Chernyshevsky mangeait surtout de la bouillie, du pain de seigle, du thé, des champignons (en été) et du lait, rarement du poisson. Il y avait aussi un oiseau sauvage à Vilyuisk, mais il ne l'a pas mangé ni beurre. Il ne mangeait rien chez personne, comme il avait l'habitude de le demander. Une seule fois, le jour de mon prénom, j'ai mangé une petite tarte au poisson. Il détestait aussi le vin ; si, c'est arrivé, il voit, maintenant il dit : 'enlevez-le, enlevez-le !' » ».

Se référant au livre de Vl. Berenshtam, on peut établir qu'en 1904, J. Chaga, lors d'un voyage en bateau à vapeur le long de la rivière Lena, rencontra Alexandra Larionovna Mogilova, l'épouse dudit capitaine. Dans son premier mariage, elle était mariée au sous-officier Gerasim Stepanovich Shchepkin. Ce premier mari était le dernier gardien de la prison de Vilyuysk, l'endroit où Chernyshevsky a passé 12 ans en exil. La conversation avec elle a été enregistrée textuellement (une courte version de la bouche de Shchepkin lui-même a été publiée par SF Mikhalevich déjà en 1905 dans Richesse russe). En 1883, AL Mogilova (alors Shchepkina) vivait à Vilyuisk. Selon son histoire, Chernyshevsky, qui a été autorisé à quitter la prison de l'aube jusqu'à la tombée de la nuit, cueillait des champignons dans la forêt. S'échapper de la nature sans route était hors de question. En hiver, il fait de plus en plus nuit et les gelées sont plus fortes qu'à Irkoutsk. Il n'y avait pas de légumes, les pommes de terre étaient apportées de loin par les eunuques pour 3 roubles par poud, mais Chernyshevsky ne les achetait pas du tout à cause du coût élevé. Il avait cinq grands coffres de livres. En été, le tourment des moustiques était terrible: "Dans la chambre", se souvient AL Mogilova, "il y avait un , un pot avec toutes sortes de déchets fumants. Si vous prenez du pain blanc, le moucheron s'installera immédiatement si épais que vous penserez qu'il est enduit de caviar.

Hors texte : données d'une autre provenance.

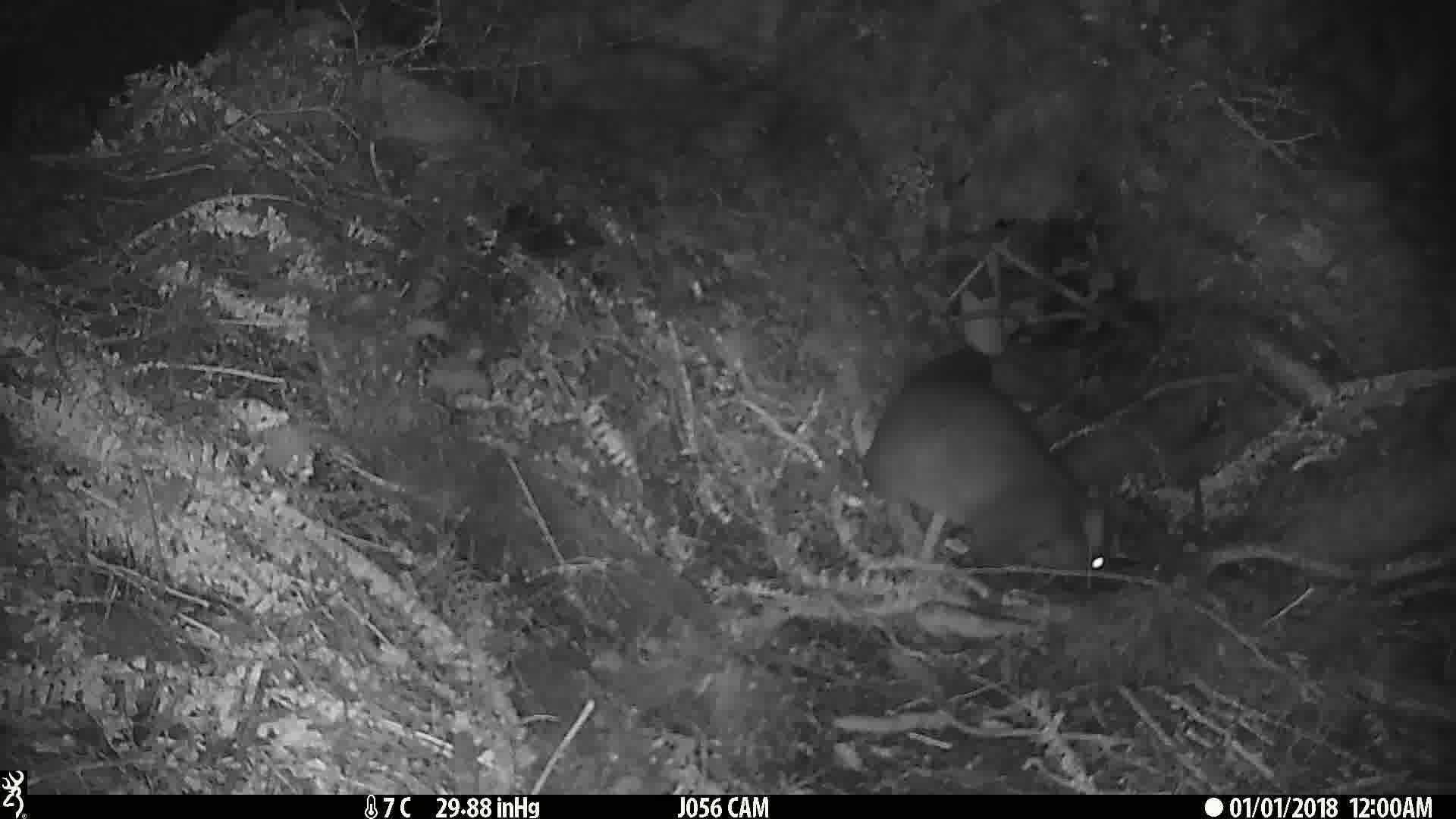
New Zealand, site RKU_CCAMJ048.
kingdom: Animalia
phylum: Chordata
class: Mammalia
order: Diprotodontia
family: Phalangeridae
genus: Trichosurus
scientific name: Trichosurus vulpecula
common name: common brushtail possum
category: possum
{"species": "possum (common brushtail possum) (Trichosurus vulpecula)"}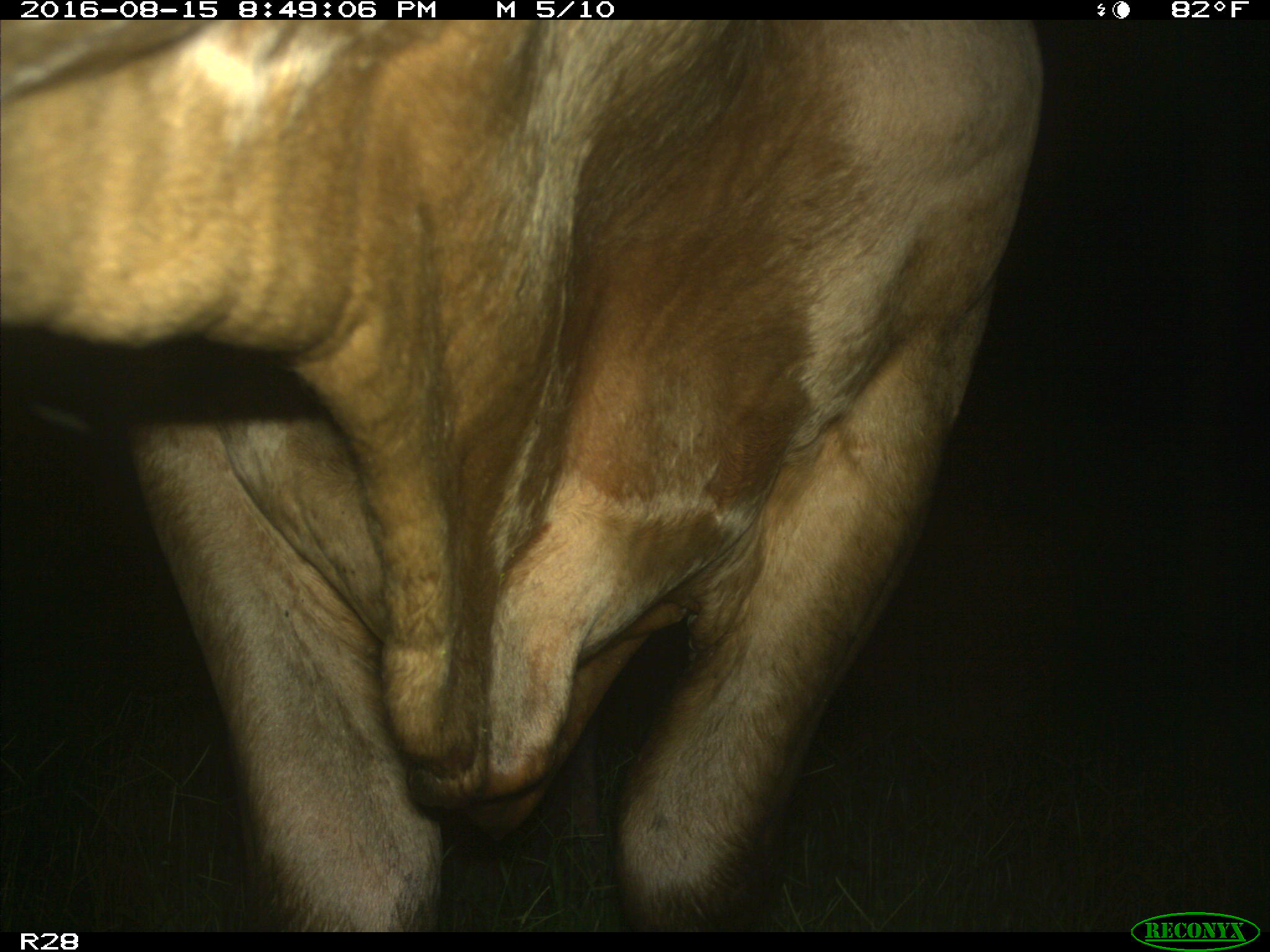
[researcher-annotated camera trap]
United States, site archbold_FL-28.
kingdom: Animalia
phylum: Chordata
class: Mammalia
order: Artiodactyla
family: Bovidae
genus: Bos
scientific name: Bos taurus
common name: domestic cow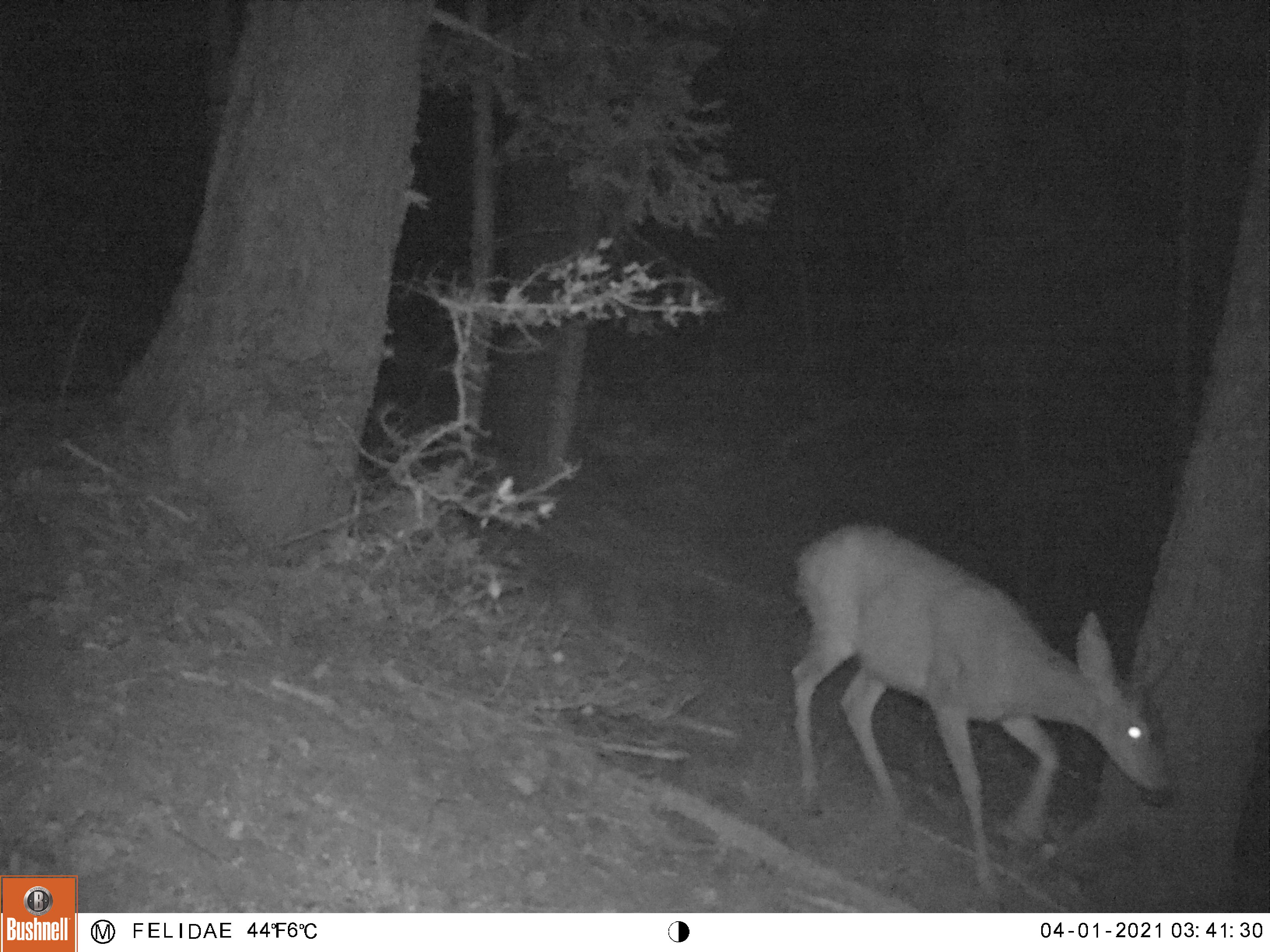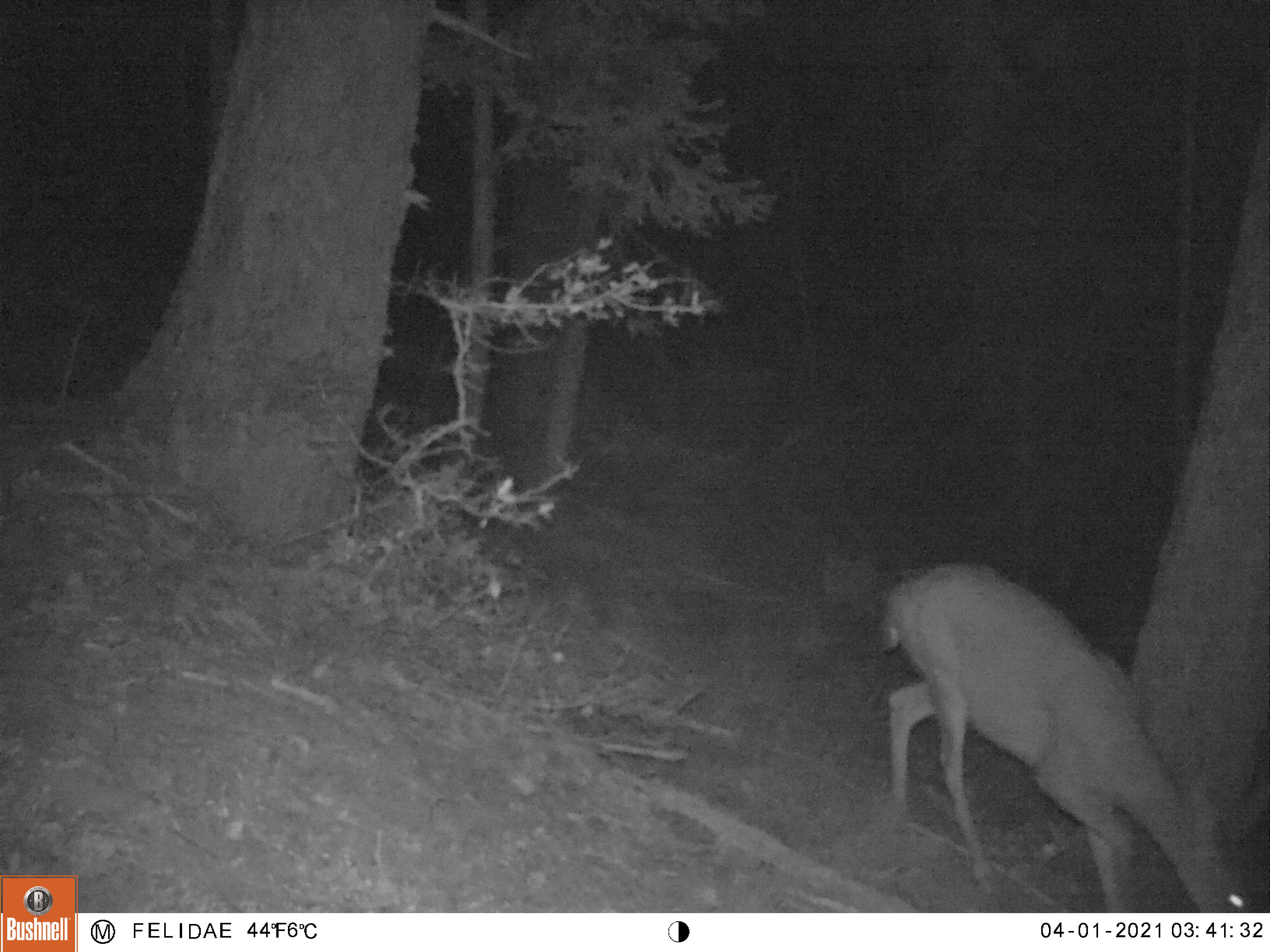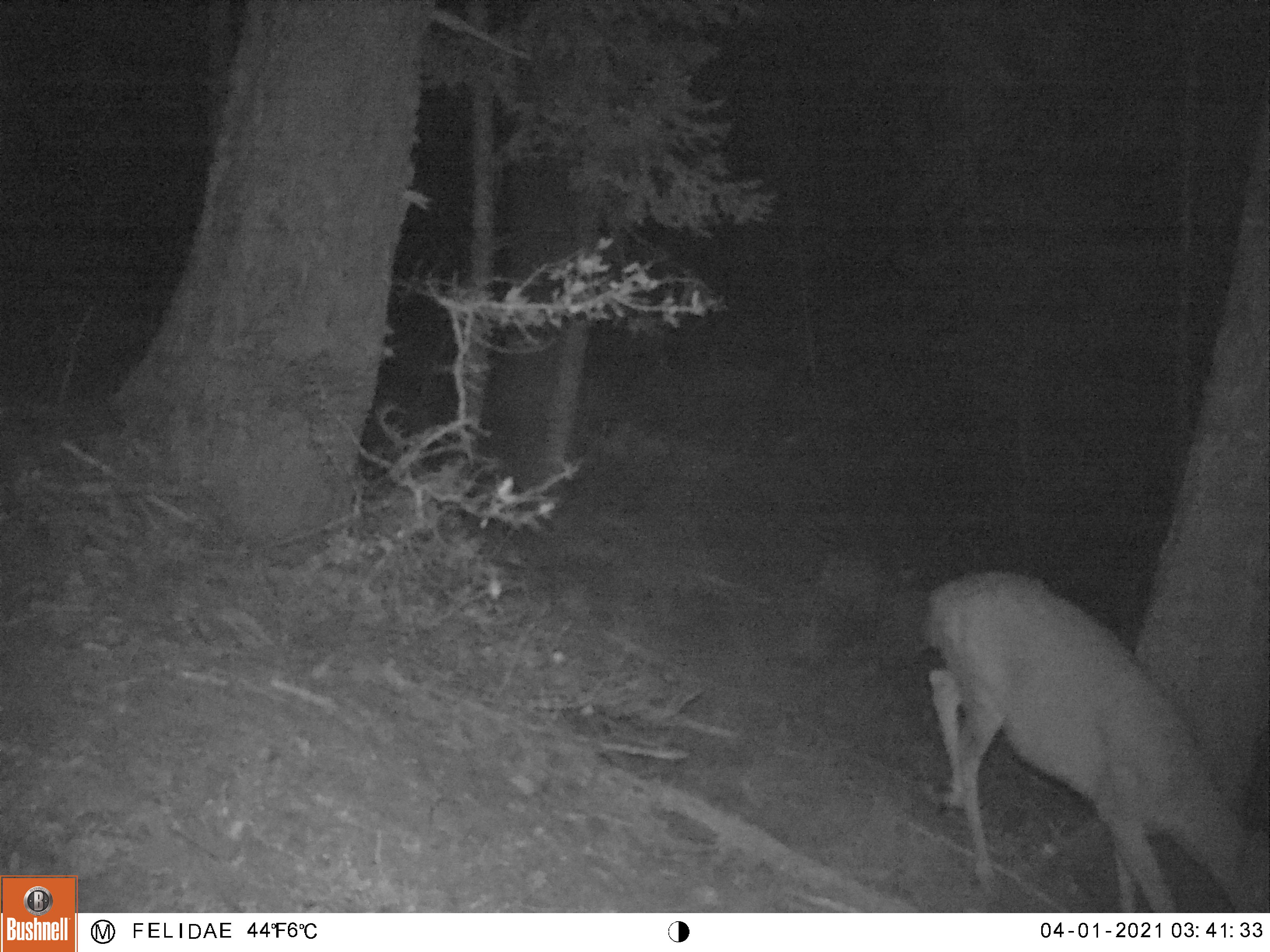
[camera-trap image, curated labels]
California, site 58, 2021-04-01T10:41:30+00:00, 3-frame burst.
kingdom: Animalia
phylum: Chordata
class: Mammalia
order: Artiodactyla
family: Cervidae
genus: Odocoileus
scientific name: Odocoileus hemionus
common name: mule deer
Mule deer (Odocoileus hemionus).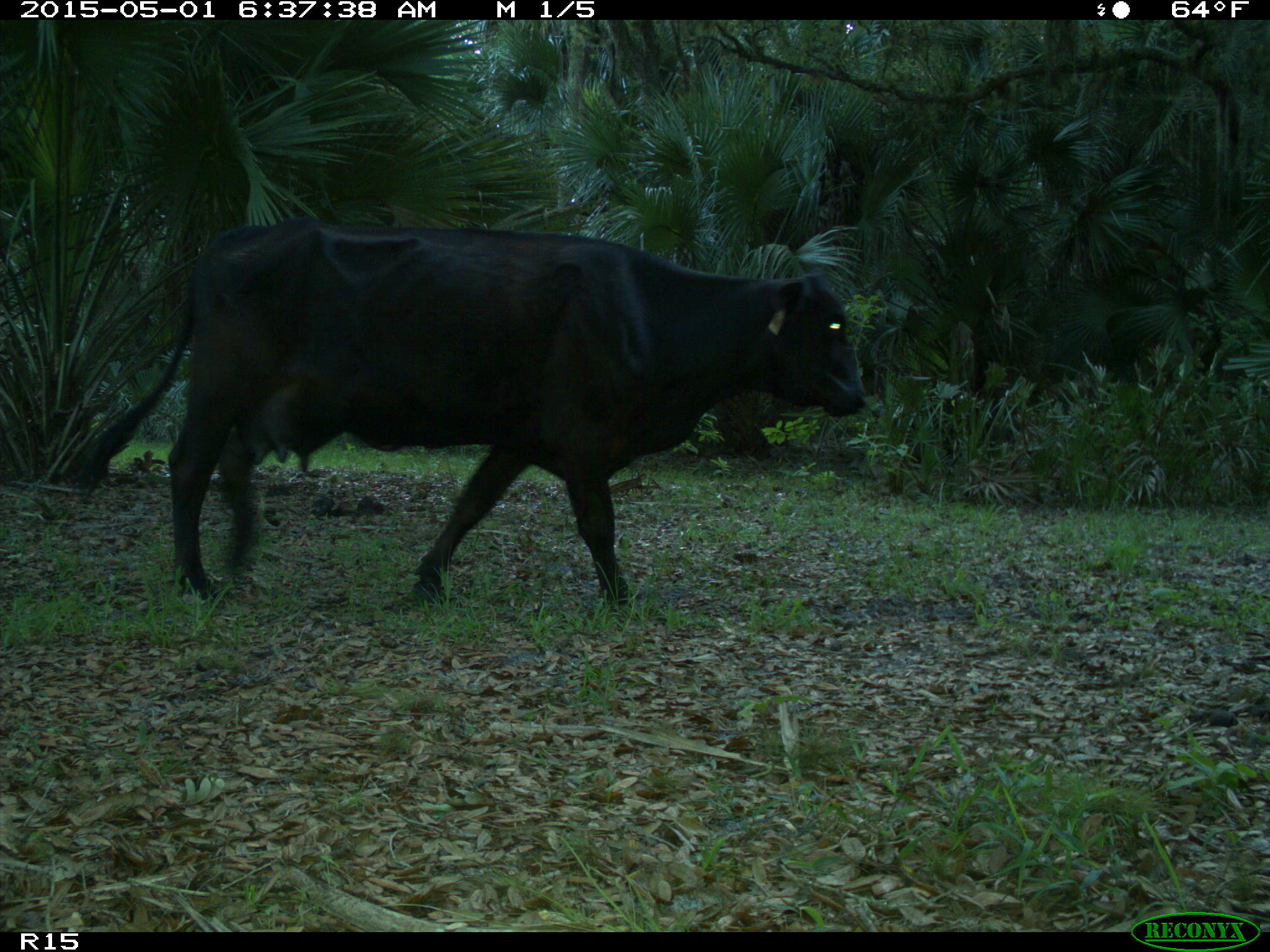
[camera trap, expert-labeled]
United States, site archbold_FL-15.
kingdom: Animalia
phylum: Chordata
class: Mammalia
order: Artiodactyla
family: Bovidae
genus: Bos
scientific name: Bos taurus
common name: domestic cow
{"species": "Bos taurus (domestic cow)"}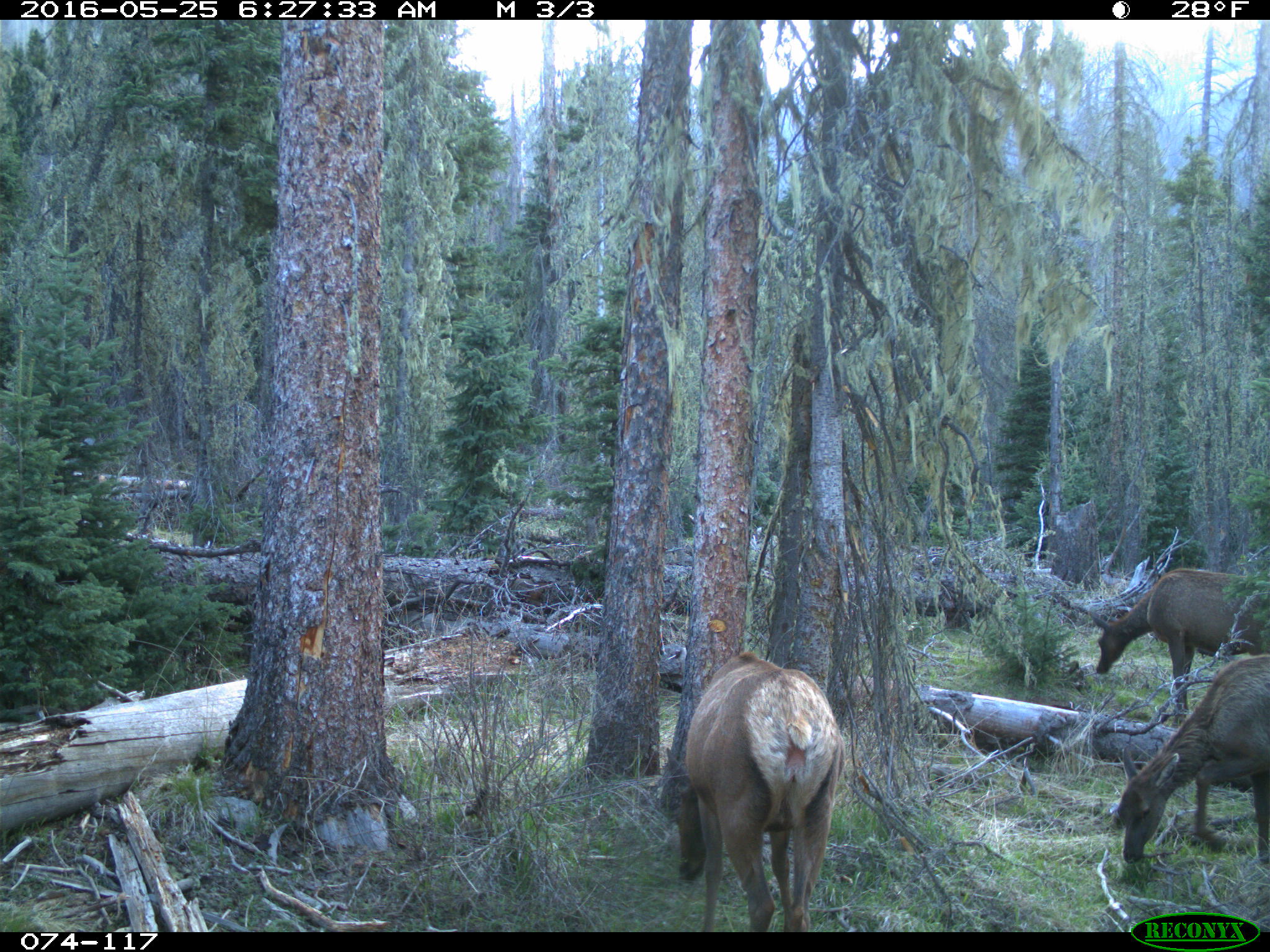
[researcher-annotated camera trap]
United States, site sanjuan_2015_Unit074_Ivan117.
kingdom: Animalia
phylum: Chordata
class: Mammalia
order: Artiodactyla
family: Cervidae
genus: Cervus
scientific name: Cervus elaphus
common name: red deer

Assurez-vous dans l'histoire de Vl. Berenshtam est possible aujourd'hui sur la base des données que l'on trouve dans la correspondance de Chernyshevsky. En 1864, pour la participation aux troubles étudiants et paysans de 1861-1862, ainsi que pour les contacts avec les émigrants AI Herzen et NP, sept ans de travail forcé dans les mines d'argent d'Irkoutsk, suivis d'un exil à vie. De décembre 1871 à octobre 1883, il fut détenu dans la colonie de Vilyuisk, située à 450 kilomètres au nord-ouest d'Irkoutsk. Les lettres de Chernyshevsky de l'exil là-bas, relatives à 1872-1883, se trouvent dans les volumes XIV et XV des œuvres complètes de l'écrivain; en partie, ces lettres sont assez longues, car le courrier à Irkoutsk était envoyé une fois tous les deux mois. Vous devez supporter quelques répétitions afin de peindre le tableau complet.

Chernyshevsky ne cesse d'assurer à sa femme Olga, à ses fils Alexander et Mikhail, ainsi qu'au professeur AN Pypin, un historien culturel bien connu qui soutient financièrement la famille de l'exilé, que tout va bien pour lui: ni chez un médecin, ni de médecines, ni de relations avec les gens, ni de confort, je peux vivre ici sans nuire à ma santé, et sans ennui, et sans aucune épreuve palpable à mon goût indiscriminé. Il écrivit donc à sa femme Olga Sokratovna au début du mois de juin 1872, lui demandant de manière convaincante de renoncer à l'idée de lui rendre visite. Dans presque toutes les lettres – et il y en a plus de trois cents – nous trouvons des assurances qu'il est en bonne santé et ne manque de rien, demande qu'aucun argent ne lui soit envoyé. Particulièrement souvent, l'écrivain parle des circonstances de son régime alimentaire et de sa vie quotidienne en exil : « J'écris tout sur la nourriture ; car, je suppose, c'est la seule chose dont on puisse encore douter que je sois assez à l'aise ici. Plus pratique que ce dont j'ai besoin selon mes goûts et mes besoins <...> Je vis ici, comme ils vivaient autrefois, vivent probablement encore, les propriétaires terriens de la classe moyenne dans leurs villages.

Contrairement aux hypothèses que les histoires citées au début peuvent évoquer, les lettres de Chernyshevsky de Vilyuisk parlent à plusieurs reprises non seulement de poisson, mais aussi de viande.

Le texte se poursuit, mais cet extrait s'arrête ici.